Chapter 2: Roy Cohn’s Apprentice
Your weekly excerpt from one of my books. This week: "The Last American President: A Broken Man, a Corrupt Party, and a World on the Brink"

Chapter 2: Roy Cohn’s Apprentice
Power is not what you have but what the enemy thinks you have.
—Saul Alinsky, Rules for Radicals
I was twenty-two in 1973 and had just started an herbal tea company when I became entranced by the business self-help movement. Louise and I listened to Earl Nightingale tapes in the car when we’d take weekend two-hour drives up to my grandparents’ house in Newaygo, Michigan. I read books by Napoleon Hill (Think and Grow Rich) and Claude Bristol (The Magic of Believing) so many times I had entire sections memorized. I got a “pillow speaker” so I could go to sleep at night listening to their tapes.
W. Clement Stone, the insurance multimillionaire, had created a foundation that distributed posters and stickers with his slogans—“Do It Now!” and “Thinking will not overcome fear but action will!”—on them, and they decorated our apartment. I took the Dale Carnegie Course on public speaking, probably the best decision (outside of marrying Louise) of my life; it was transformational.
That was an era when many young people in business were looking for role models and mentors, a reboot of the 1930s when Norman Vincent Peale had electrified a generation of small-businesspeople with his books The Art of Living and You Can Win. My business mentor was a guy named Terry O’Connor who owned a small advertising agency in Lansing and took me under his wing; I learned a lot, we became lifetime friends, and we started two businesses that made us both a lot of money (and a third one that never really got going).
Donald Trump was, during that same time, also looking for a mentor, as his father was far too conventional and wed to his Queens properties for Donald’s taste. So, before he had a movement, a base, or a party, Donald had Roy Cohn. And that was, for him, more than enough.
It was 1973, and the Trump real estate empire faced its first major crisis. The Justice Department had filed a lawsuit against Donald Trump, his father Fred, and their company, charging them with systemic discrimination against Black renters, a serious allegation that threatened not just their business but their carefully cultivated public image.
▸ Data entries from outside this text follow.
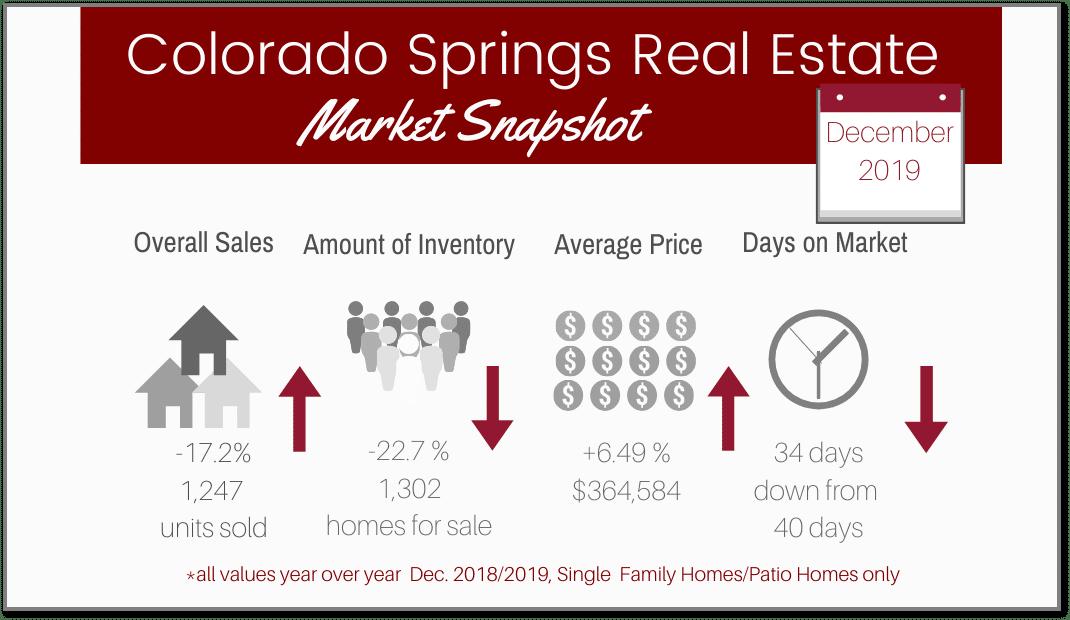graphic of January 2020 Colorado Springs real estate statistics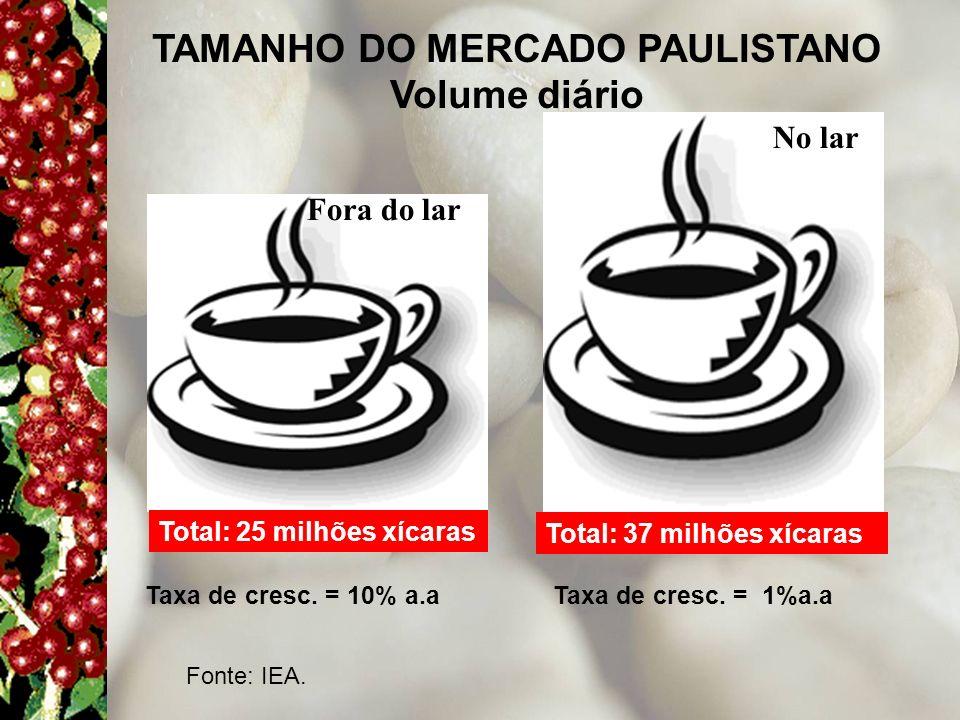 TAMANHO DO MERCADO PAULISTANO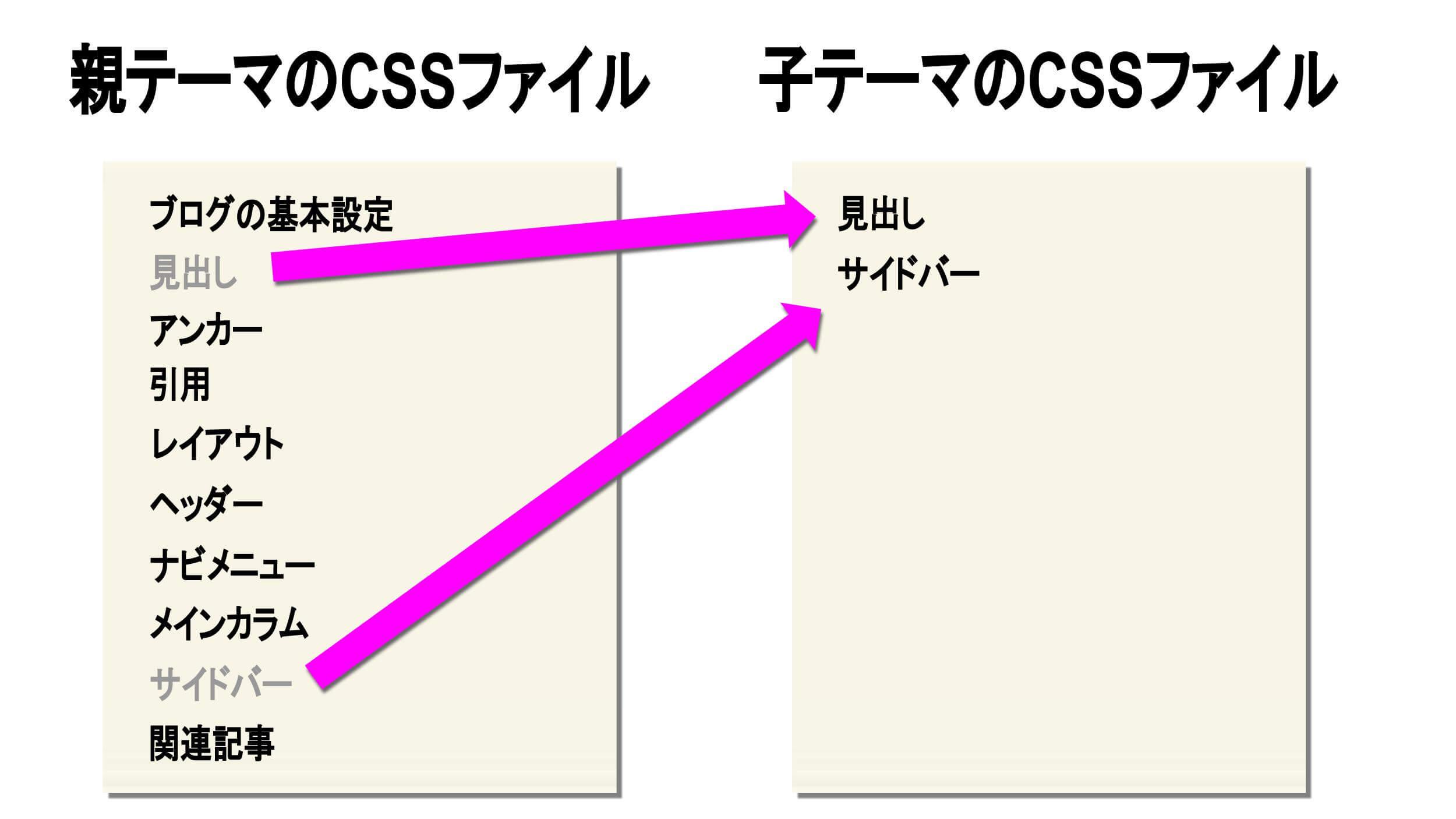 CSSファイルの親テーマと子テーマの関係性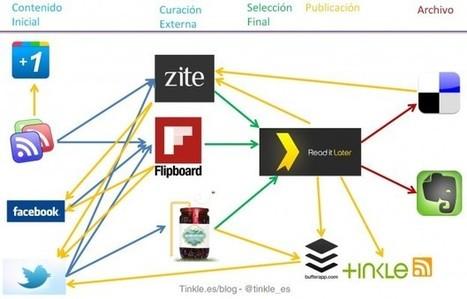 Social Media Content Curation: Ejemplo de ciclo de trabajo | Educación flexible y abierta | Scoop.it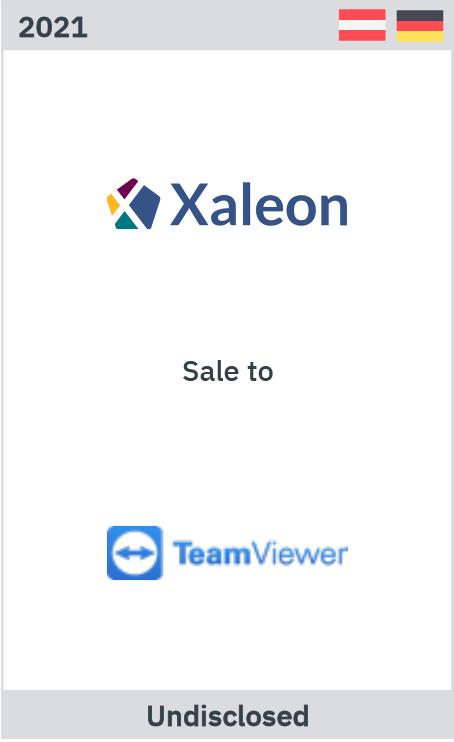 Zelig advises Xaleon on its sale to TeamViewer
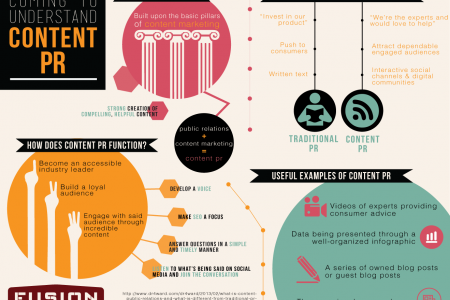 Coming to Better Understand 'Content PR' In the Digital Age Infographic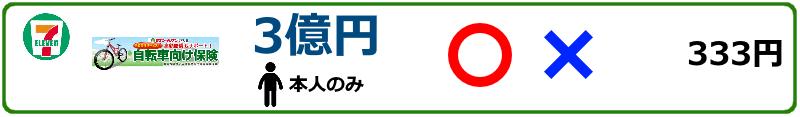 compare_jitensha-hoken07_160711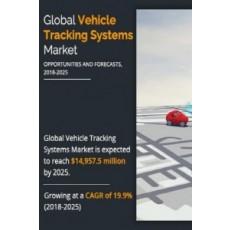 전세계 자동차용 증강현실(AR), 가상현실(VR) 시장 전망 (2018~2025F)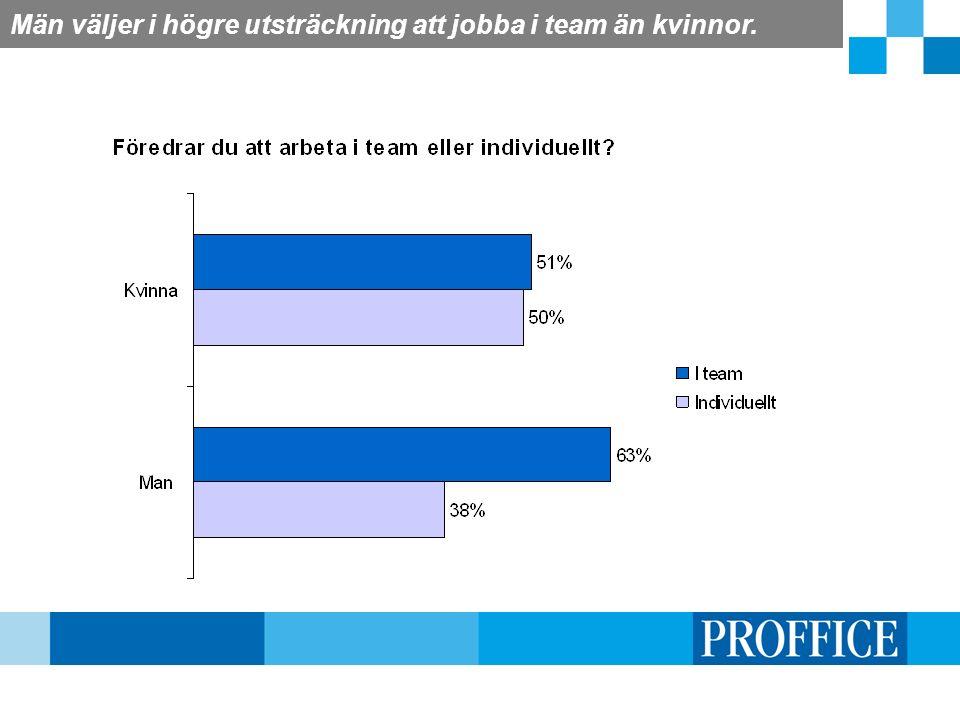 Män väljer i högre utsträckning att jobba i team än kvinnor.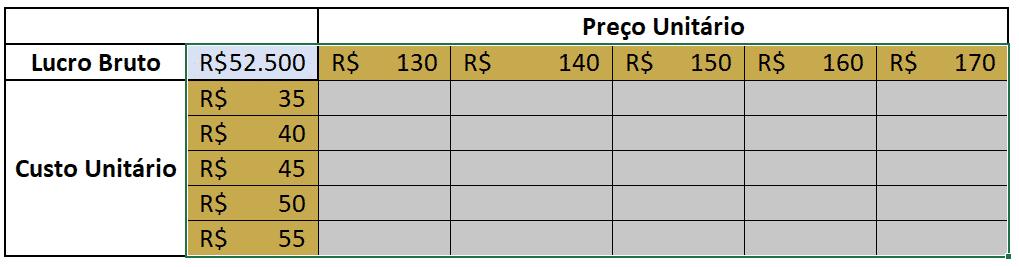 Tabela de Dados selecionada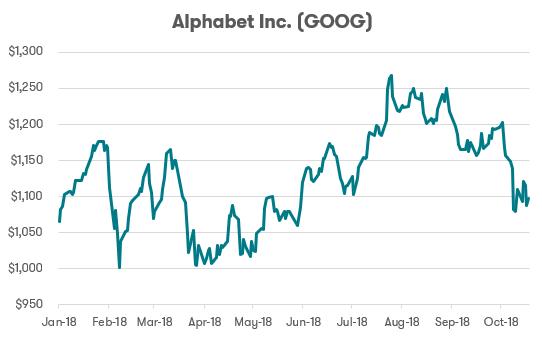 FAANG stocks - Google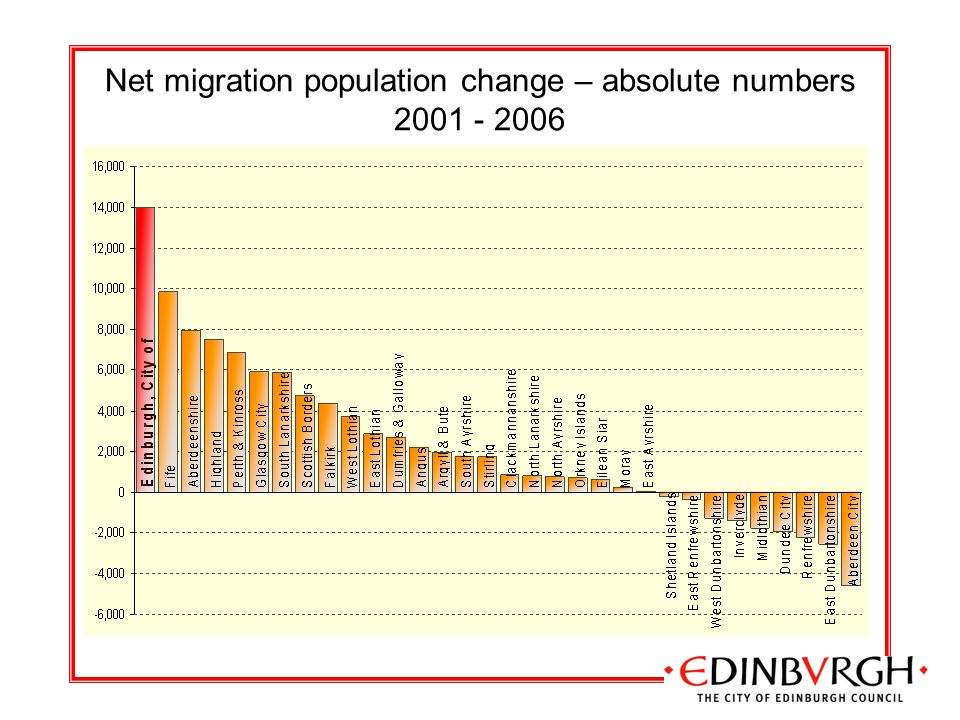 Net migration population change – absolute numbers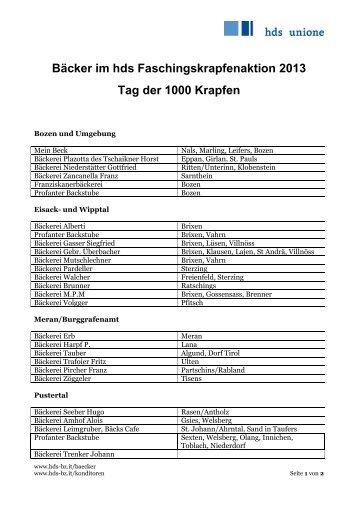 Liste der teilnehmenden Bäckereien und Konditoreien.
Trump, then just twenty-seven years old and eager to establish himself in Manhattan, not just Queens, needed help.1
At Le Club, a Manhattan nightspot frequented by the city’s power brokers, Trump was introduced to a forty-six-year-old attorney whose reputation preceded him—a man whose name had been infamous in American politics for two decades, whose tactics were feared, and whose absence of ethics was legendary.
Roy Marcus Cohn.
What happened next would transform not just Trump’s approach to business and, eventually, politics, but the very character of American public life. For in Roy Cohn, Donald Trump found more than just a lawyer. He found a template, a model for how to wield power ruthlessly, how to manipulate media shamelessly, and how to crush opponents mercilessly.2
If Donald Trump is the political id of twenty-first-century America—rageful, shameless, and obsessed with dominance—then Roy Cohn was his emotional blueprint and strategic godfather. Every autocrat has a tutor. Every bully, a coach. For Trump, that man was Roy Cohn: the disgraced former McCarthyite who taught him that lying was a strategy, lawsuits were weapons, and admitting fault was suicide.
Trump didn’t just admire Roy Cohn. He absorbed him. And in doing so, he inherited a political playbook so effective and corrosive that it would one day redefine the Republican Party itself and bring American democracy to the brink of collapse.3
The Making of a Monster
By the time he met Donald Trump in 1973, Roy Cohn was already an infamous figure in American political history, a man whose name was synonymous with character assassination, reckless accusation, and ruthless pursuit of power at any cost.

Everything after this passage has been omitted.